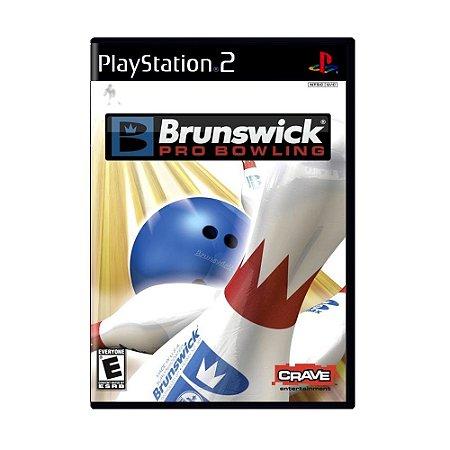 Jogo Brunswick Pro Bowling - PS2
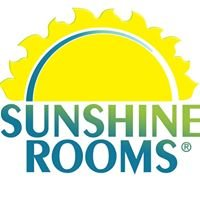 Sunshine Rooms Inc.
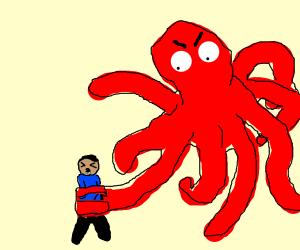 octopus strangle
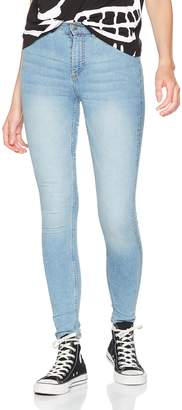 Cheap Monday Women's High Spray Jean in Stone Bleach 30x31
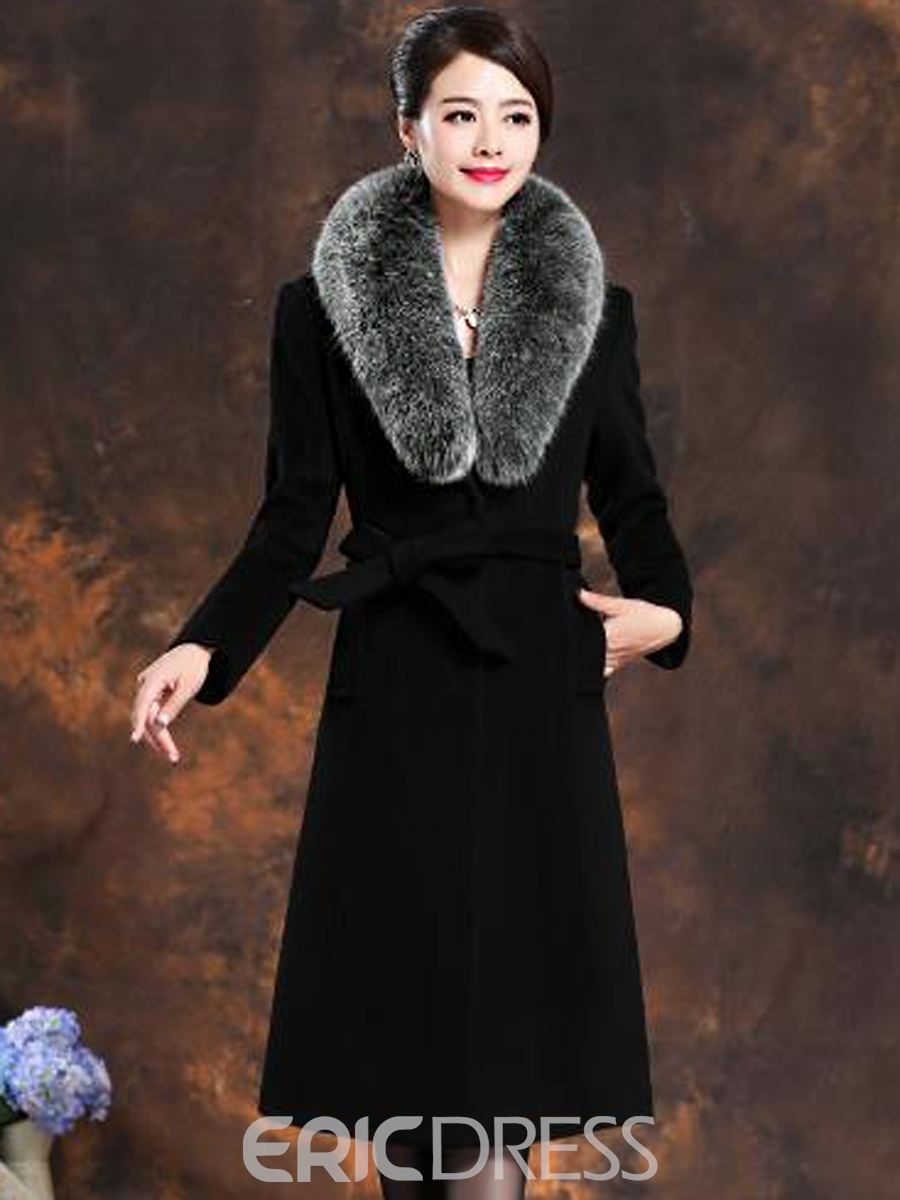 Ericdress Woolen Luxury Fox Fur Collar Coat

* * * * *

# [PROBLEM TO SOLVE]
A verbatim copy of the data, with all pictures omitted, is the required output.

# [TASK RESPONSE]
 Jogo Brunswick Pro Bowling - PS2
 Sunshine Rooms Inc.
 octopus strangle
 Cheap Monday Women's High Spray Jean in Stone Bleach 30x31
 Ericdress Woolen Luxury Fox Fur Collar Coat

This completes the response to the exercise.